The gala organizers hope the event — which is now sold-out — will reflect Chiala’s gentleman manners and mischievous humor, she said.
“It’s going to be a wonderful evening. It’s going to incorporate a lot of things George loved the most,” she said. “He loved watching the love of his life, his wife, Alice, dance. He liked a good glass of wine. He loved people.”
Besides Anderson, the foundation board includes Joe Aiello, Frank Angelino, Sue Ball, Judith Bonino. Glenda Garcia, Rita Gutierrez-Fisher, Jill Kirk, Norma Ludergnani, Erin Monroe, Bernie Mulligan, Debbi Sanchez, Steve Tate, Annie Tomasello, Chris Vanni, James Watson, MD, John Hennelly, Jordon Herget, and Dub Drees, the foundation’s CEO.
Many of the board members were recruited by Chiala to be involved in the foundation’s activities.
“We all have the same goal — to improve the quality of healthcare for all citizens and residents of South Valley,” Anderson said. “There’s no reason why St. Louise shouldn’t be the most vibrant hospital in Santa Clara Valley. It’s going to be very interesting with the new ownership how this all plays out. We at the foundation are very excited about the corporation and the new ownership and we’ll see what happens.”
The foundation plays an important role in the quality of service the South Valley hospital provides, said Katie Robinson, senior director of development at Verity for O’Connor and St. Louise. Her job includes overseeing the fundraising efforts at both hospitals. The upcoming event will not only raise money but also bring attention to the importance of having a local hospital to take care of the region’s residents.

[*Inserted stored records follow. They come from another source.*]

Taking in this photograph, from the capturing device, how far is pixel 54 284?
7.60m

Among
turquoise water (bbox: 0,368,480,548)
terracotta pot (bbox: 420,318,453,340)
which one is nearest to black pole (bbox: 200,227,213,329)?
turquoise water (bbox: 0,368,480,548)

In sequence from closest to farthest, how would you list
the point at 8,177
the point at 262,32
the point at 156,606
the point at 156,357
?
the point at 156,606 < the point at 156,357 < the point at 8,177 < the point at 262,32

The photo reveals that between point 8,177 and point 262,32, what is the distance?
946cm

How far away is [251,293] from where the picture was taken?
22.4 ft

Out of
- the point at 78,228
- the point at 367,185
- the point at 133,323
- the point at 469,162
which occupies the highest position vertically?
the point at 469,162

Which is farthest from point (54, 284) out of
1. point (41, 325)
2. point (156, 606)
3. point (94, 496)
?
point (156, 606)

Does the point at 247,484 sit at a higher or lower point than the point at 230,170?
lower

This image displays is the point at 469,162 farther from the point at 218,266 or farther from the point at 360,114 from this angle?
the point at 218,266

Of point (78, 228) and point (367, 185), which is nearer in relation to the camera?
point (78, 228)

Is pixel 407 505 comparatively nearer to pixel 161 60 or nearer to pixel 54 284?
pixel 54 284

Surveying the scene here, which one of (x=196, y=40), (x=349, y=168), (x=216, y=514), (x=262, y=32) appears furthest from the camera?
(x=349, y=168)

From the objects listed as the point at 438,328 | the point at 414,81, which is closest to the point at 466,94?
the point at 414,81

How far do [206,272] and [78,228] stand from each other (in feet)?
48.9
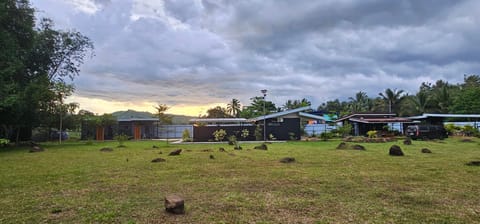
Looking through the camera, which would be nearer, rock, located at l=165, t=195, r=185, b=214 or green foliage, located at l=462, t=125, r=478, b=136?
rock, located at l=165, t=195, r=185, b=214

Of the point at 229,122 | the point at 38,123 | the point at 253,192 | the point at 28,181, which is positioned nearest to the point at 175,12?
the point at 28,181

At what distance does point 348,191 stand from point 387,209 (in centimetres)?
103

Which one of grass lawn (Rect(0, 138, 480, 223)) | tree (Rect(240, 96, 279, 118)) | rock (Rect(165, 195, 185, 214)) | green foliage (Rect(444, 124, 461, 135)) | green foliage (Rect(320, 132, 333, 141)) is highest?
tree (Rect(240, 96, 279, 118))

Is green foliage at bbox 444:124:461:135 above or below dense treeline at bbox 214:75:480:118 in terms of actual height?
below

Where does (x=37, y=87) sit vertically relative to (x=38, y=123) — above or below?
above

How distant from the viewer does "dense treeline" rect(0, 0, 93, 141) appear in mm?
14320

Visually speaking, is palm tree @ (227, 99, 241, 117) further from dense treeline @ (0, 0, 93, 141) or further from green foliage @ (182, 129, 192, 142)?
dense treeline @ (0, 0, 93, 141)

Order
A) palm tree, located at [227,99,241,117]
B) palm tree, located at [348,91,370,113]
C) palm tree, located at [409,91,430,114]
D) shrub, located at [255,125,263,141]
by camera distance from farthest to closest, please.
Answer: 1. palm tree, located at [227,99,241,117]
2. palm tree, located at [348,91,370,113]
3. palm tree, located at [409,91,430,114]
4. shrub, located at [255,125,263,141]

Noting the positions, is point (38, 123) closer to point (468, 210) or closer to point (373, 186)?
point (373, 186)

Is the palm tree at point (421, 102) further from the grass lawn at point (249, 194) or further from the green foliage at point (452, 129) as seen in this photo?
the grass lawn at point (249, 194)

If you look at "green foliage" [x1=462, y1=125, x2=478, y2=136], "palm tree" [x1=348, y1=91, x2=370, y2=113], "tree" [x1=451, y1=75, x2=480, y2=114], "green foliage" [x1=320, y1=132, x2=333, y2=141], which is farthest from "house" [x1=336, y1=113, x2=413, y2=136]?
"palm tree" [x1=348, y1=91, x2=370, y2=113]

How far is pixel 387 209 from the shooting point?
3.74 metres

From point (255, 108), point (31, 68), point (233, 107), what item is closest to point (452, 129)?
point (255, 108)

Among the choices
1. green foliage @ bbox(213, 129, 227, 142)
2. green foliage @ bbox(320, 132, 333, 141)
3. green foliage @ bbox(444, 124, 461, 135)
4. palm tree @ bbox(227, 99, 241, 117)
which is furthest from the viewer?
palm tree @ bbox(227, 99, 241, 117)
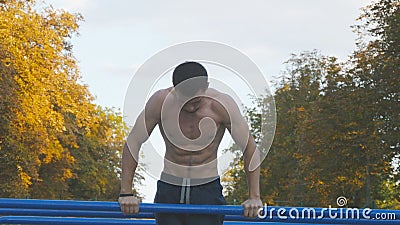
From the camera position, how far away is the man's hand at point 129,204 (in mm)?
4902

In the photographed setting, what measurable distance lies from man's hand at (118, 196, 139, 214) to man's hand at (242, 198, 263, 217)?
69 centimetres

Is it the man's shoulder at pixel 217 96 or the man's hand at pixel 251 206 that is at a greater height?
the man's shoulder at pixel 217 96

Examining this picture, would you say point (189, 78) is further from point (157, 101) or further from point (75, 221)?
point (75, 221)

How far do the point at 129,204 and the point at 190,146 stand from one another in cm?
56

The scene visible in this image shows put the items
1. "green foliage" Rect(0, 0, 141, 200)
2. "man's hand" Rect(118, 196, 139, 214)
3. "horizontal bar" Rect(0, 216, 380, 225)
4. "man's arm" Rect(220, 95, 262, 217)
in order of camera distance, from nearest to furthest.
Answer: "man's hand" Rect(118, 196, 139, 214)
"man's arm" Rect(220, 95, 262, 217)
"horizontal bar" Rect(0, 216, 380, 225)
"green foliage" Rect(0, 0, 141, 200)

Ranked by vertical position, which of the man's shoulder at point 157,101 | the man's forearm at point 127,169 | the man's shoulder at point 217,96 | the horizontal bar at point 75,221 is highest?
the man's shoulder at point 217,96

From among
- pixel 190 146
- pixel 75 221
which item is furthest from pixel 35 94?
pixel 190 146

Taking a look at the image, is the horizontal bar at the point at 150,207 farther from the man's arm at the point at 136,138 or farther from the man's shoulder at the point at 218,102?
A: the man's shoulder at the point at 218,102

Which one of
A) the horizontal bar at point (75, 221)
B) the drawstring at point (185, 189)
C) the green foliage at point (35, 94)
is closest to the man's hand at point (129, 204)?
the drawstring at point (185, 189)

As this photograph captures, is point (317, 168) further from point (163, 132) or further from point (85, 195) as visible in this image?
point (163, 132)

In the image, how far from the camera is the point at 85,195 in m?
40.5

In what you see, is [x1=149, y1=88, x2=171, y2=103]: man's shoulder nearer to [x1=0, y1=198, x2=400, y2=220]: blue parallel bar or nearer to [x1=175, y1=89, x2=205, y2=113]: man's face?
[x1=175, y1=89, x2=205, y2=113]: man's face

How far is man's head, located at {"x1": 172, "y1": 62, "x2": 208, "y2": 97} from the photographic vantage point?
15.7 ft

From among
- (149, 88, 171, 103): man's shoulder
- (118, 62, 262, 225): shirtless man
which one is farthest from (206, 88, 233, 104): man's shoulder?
(149, 88, 171, 103): man's shoulder
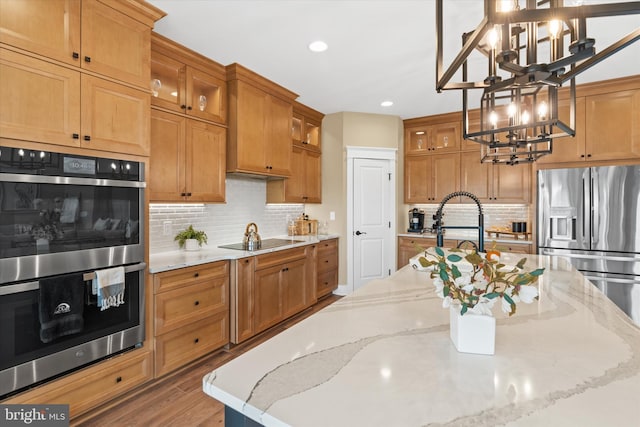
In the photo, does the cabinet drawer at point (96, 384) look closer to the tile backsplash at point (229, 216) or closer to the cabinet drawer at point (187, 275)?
the cabinet drawer at point (187, 275)

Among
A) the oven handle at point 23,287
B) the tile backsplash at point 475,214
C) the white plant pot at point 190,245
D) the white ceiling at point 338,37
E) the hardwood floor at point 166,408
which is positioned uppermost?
the white ceiling at point 338,37

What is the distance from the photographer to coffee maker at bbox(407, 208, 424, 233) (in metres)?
4.89

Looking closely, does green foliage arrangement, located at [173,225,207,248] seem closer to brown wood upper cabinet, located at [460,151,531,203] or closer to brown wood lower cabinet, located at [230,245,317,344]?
brown wood lower cabinet, located at [230,245,317,344]

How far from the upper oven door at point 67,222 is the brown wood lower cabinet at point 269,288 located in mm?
1012

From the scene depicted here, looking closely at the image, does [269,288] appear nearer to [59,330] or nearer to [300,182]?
[300,182]

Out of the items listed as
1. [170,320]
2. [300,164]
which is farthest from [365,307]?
[300,164]

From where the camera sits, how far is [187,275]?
99.0 inches

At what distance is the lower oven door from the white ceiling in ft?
6.18

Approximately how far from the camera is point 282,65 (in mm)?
3129

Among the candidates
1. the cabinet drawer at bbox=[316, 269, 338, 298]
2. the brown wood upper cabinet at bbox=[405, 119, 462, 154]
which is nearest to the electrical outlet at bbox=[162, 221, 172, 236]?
the cabinet drawer at bbox=[316, 269, 338, 298]

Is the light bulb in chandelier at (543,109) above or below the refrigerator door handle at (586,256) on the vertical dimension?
above

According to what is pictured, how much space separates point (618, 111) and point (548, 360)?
13.4 ft

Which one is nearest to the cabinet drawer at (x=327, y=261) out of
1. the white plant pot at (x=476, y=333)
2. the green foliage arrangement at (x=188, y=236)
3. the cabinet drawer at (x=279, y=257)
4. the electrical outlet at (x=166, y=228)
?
the cabinet drawer at (x=279, y=257)

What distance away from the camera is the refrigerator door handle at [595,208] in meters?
3.33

“The Harvest Moon Gala is a tribute to George Chiala Sr. who served as chairman of the board of directors and chairman of the foundation for many years,” she said. “He passed away in early January and one of his major goals for St. Louise was to expand the emergency department to meet the demands and needs of all community members who come to the emergency department at St. Louise.”
The foundation is important because even though St. Louise has gone through a series of management transitions over the years, it has stayed true is the services that it provides to the people of the South Valley community, Robinson said.
“Our nurses, our physicians, our staff members continue to provide excellent care,” she said. “I think our foundation board members are really critical in talking about what we offer to the community. They’re our ambassadors in letting folks know about the expansion to the emergency department, letting people know we are going to have new mammography centers and getting more people to use the services provided by St. Louise.”
Educating the public to support the hospital’s various programs is another area of activity for the St. Louise foundation.
All board members are passionate about helping out with the foundation’s focus, Robinson said.
“I’ve worked at a number of organizations in healthcare and higher education and this board is the most enthusiastic, committed, energetic, focused board I have ever worked with,” she said. “Very early on, every single board member stepped forward with a gift for our annual appeal. They are very engaged with the special events and putting on this gala.”